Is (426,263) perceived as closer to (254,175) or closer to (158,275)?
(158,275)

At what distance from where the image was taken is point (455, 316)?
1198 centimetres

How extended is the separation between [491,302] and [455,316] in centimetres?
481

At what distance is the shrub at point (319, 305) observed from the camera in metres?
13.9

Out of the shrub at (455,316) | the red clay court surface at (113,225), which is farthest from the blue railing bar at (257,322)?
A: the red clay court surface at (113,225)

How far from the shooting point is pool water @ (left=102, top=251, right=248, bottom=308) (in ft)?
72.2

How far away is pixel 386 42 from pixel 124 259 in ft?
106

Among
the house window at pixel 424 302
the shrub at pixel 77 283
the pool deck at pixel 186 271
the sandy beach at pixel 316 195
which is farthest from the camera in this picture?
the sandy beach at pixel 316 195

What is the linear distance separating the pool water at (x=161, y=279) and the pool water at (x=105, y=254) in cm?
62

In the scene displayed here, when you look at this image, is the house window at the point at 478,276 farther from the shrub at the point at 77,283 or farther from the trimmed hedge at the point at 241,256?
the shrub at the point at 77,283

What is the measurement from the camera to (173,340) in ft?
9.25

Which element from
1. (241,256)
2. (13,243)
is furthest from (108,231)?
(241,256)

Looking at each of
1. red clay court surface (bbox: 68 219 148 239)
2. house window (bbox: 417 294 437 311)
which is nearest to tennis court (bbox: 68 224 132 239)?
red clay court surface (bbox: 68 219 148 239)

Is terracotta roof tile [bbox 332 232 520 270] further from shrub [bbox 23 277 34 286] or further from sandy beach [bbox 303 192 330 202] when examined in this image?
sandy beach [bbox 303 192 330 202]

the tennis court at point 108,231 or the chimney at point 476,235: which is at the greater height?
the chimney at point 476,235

————

* [TASK TO CARRY OUT]: Rewrite all of the items above, replacing "house window" with "front window" everywhere it occurs and leaving everything else unchanged.

* [ANSWER TO THIS PROBLEM]:
Is (426,263) perceived as closer to (254,175) or closer to (158,275)?
(158,275)

At what distance from where the image was taken is point (455, 316)?
1198 centimetres

How extended is the separation between [491,302] and [455,316] in centimetres?
481

At what distance is the shrub at point (319, 305) observed from the camera in metres?
13.9

Out of the shrub at (455,316) | the red clay court surface at (113,225), which is farthest from the blue railing bar at (257,322)?
A: the red clay court surface at (113,225)

How far from the shooting point is pool water @ (left=102, top=251, right=248, bottom=308) (in ft)?
72.2

How far away is pixel 386 42 from pixel 124 259 in ft?
106

Among
the front window at pixel 424 302
the shrub at pixel 77 283
the pool deck at pixel 186 271
the sandy beach at pixel 316 195
which is farthest from the camera in this picture?
the sandy beach at pixel 316 195

What is the linear distance separating the pool water at (x=161, y=279) and the pool water at (x=105, y=254) in cm?
62

In the scene displayed here, when you look at this image, is the front window at the point at 478,276 farther from the shrub at the point at 77,283 or farther from the trimmed hedge at the point at 241,256?
the shrub at the point at 77,283

What is the measurement from the camera to (173,340) in ft?
9.25

Which element from
1. (241,256)
2. (13,243)
is furthest from (108,231)?
(241,256)

Looking at each of
1. red clay court surface (bbox: 68 219 148 239)
2. front window (bbox: 417 294 437 311)
which is nearest to tennis court (bbox: 68 224 132 239)?
red clay court surface (bbox: 68 219 148 239)

Is terracotta roof tile [bbox 332 232 520 270] further from shrub [bbox 23 277 34 286] or further from sandy beach [bbox 303 192 330 202] when examined in this image?
sandy beach [bbox 303 192 330 202]

the tennis court at point 108,231 or the chimney at point 476,235: which is at the greater height?
the chimney at point 476,235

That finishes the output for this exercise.